南伸坊 / イラストレーター・エッセイスト
週刊読書人2020年9月11日号


 かつて赤瀬川原平さんが二〇〇五~二〇〇六年にかけて、三冊の奇妙な本を刊行した。一一〇ページくらいの薄い本で、絵と短い文章で構成されている。

 内容は論考というか、論文のようなもので、それを絵と短い文章で展開していく。一読して私は「画期的な本だ!」と大いに興奮した。そうして、書評もしたと思うが、世間的にはほとんど話題にならなかったと思う。

 『ふしぎなお金』『自分の謎』『四角形の歴史』の三冊。「こどもの哲学・大人の絵本」と題したシリーズだったが、この三冊は、私がいまでももっとも赤瀬川さんらしい仕事であると思っている名作である。
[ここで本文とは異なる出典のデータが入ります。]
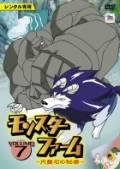 モンスターファーム 〜円盤石の秘密〜 VOLUME7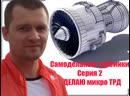 Игорь Негода Самодельные турбинки Серия 2 ДЕЛАЮ микро ТРД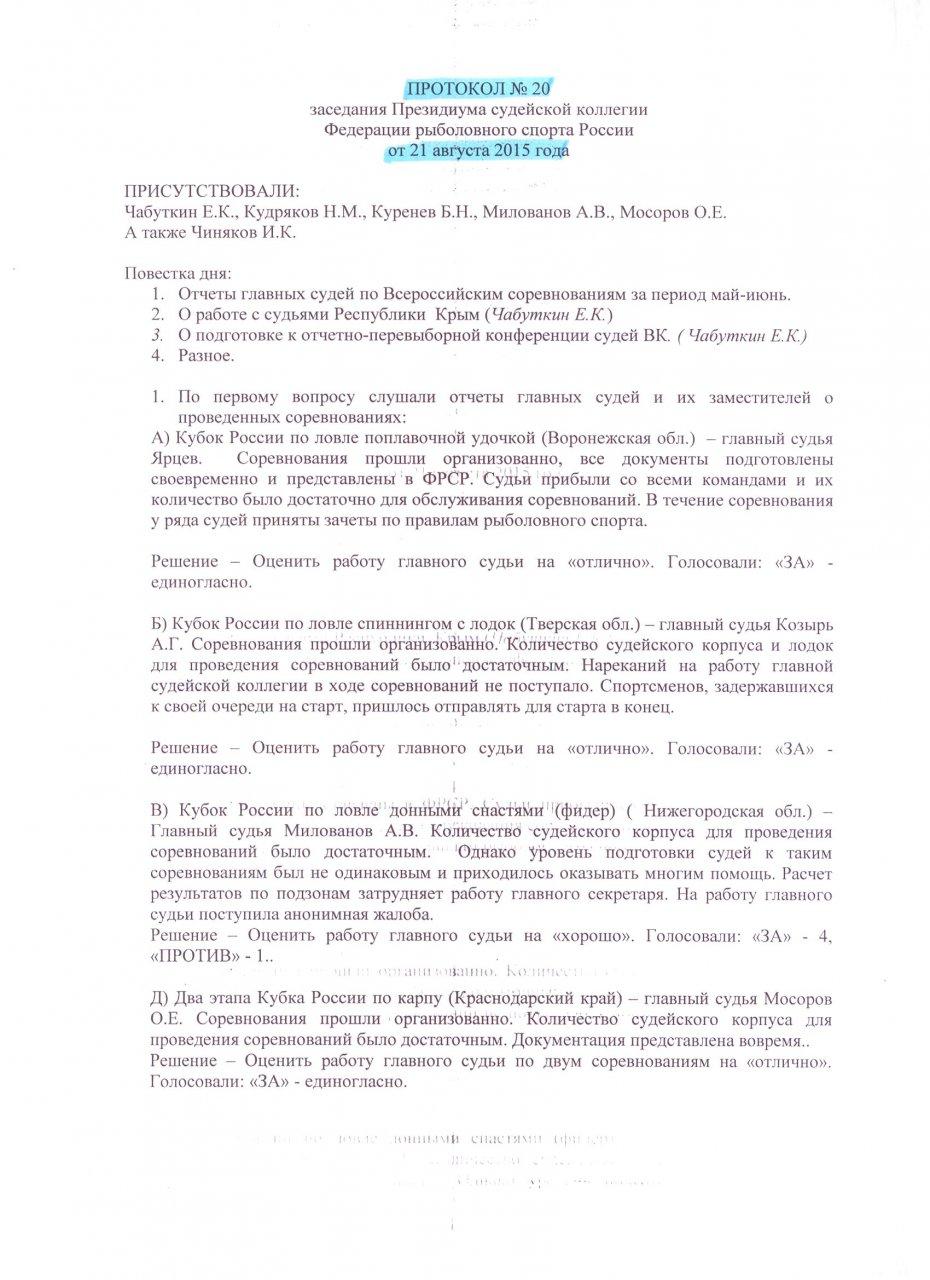 Президиум судей 21.08.15.jpg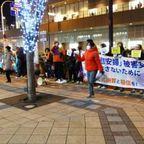 第90回大阪水曜デモ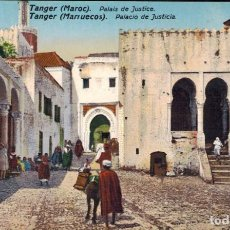 Postales: TANGER, MARRUECOS. PALACIO DE JUSTICIA. Nº 3. Lote 211974351
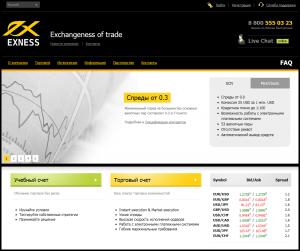 Форекс брокер EXNESS - Forex-broker-EXNESS-300x251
 なぜ紙幅の限りのある中で、わざわざ一五年前の本について言及したかというと、三好愛さんの『ざらざらをさわる』という本は、あの、赤瀬川さんの本と、どこか相通じるものがあるのじゃないか? と思ったからだった。

 『ざらざらをさわる』も、イラストレーターである三好愛さんが、絵と文で日々に感じたり、考えたりしたことを表わした本であって、本の形になることによって、絵だけではいろいろに考えられて、しかとはわかりかねるところが、文が添えられることによっていきいきとニュアンスが感じられたり、著者の考えたり感じたりしていることにうまく同調できた気分になるところ。

 絵と文の両方を見ることで、文だけを追っていたのとは違う理解を得られたような気のするところが似ていると思ったらしい。

 赤瀬川さんのものは、哲学で論考だから、ややこしくならないように、文は極力少なくしてある。三好さんのこの本は、そんなに混み入った、ややこしいことを扱ったものではないので、その分、文章はずっと多いのだが、文章を切りつめていない分、おだやかなユーモアが感じられる。

 この本のオビを岸本佐知子さんが書いている。「世の中の決めごとからぽろぽろこぼれ落ちた、変てこな思いたち。あの不思議な生き物たちの生まれ故郷が、ここにある。」というので、岸本さんは三好さんの描く「不思議な生き物たち」を予め知っていたらしい。

 私は、自分で思っているより、ずっとおじいさんになっているらしく、三好さんのイラストレーションに、この本を読むまで出会っていなかった。

 ワイシャツのボタンのような目をした、人物や、空気やおまんじゅうや、お化けみたいものが登場する絵は、控え目で、過剰なところのない、いくぶんおとなしく見える絵だけれども、だから魅力を感じる、という人々に支持されているのだと思う。

 おじいさんは知らなかったけれども、三好さんは沢山の若い人達に人気があるのだ。

 ワイシャツのボタンのような目はカンタンだが、触ったカンジや見たカンジが、どんな質感なのか、それを「ちゃんと描きたい」と思っているのがよくわかる。

 オビを書いた岸本さんの文のおもしろさに私はいつも舌を巻いているものだけれども、『ざらざらをさわる』を読んで、三好愛さんのじわじわくるおもしろさも大いに愉しんだ。

 『読書人』編集部から、書評を引き受けていただけるなら本を送りますという旨のメールがあった時「受けるかどうか、読まなければわからない」とお答えした。私は気に入った本のことしか書けないたちなのだ。今はこの依頼に感謝している。(みなみ・しんぼう=イラストレーター・エッセイスト)

★みよし・あい=イラストレーター。東京藝術大学大学院美術研究科修士課程(絵画専攻)修了。伊藤亜紗著『どもる体』、川上弘美著『某』、藤野可織著『私は幽霊を見ない』をはじめとする書籍の装画や挿絵を担当、グッズのデザインも手がける。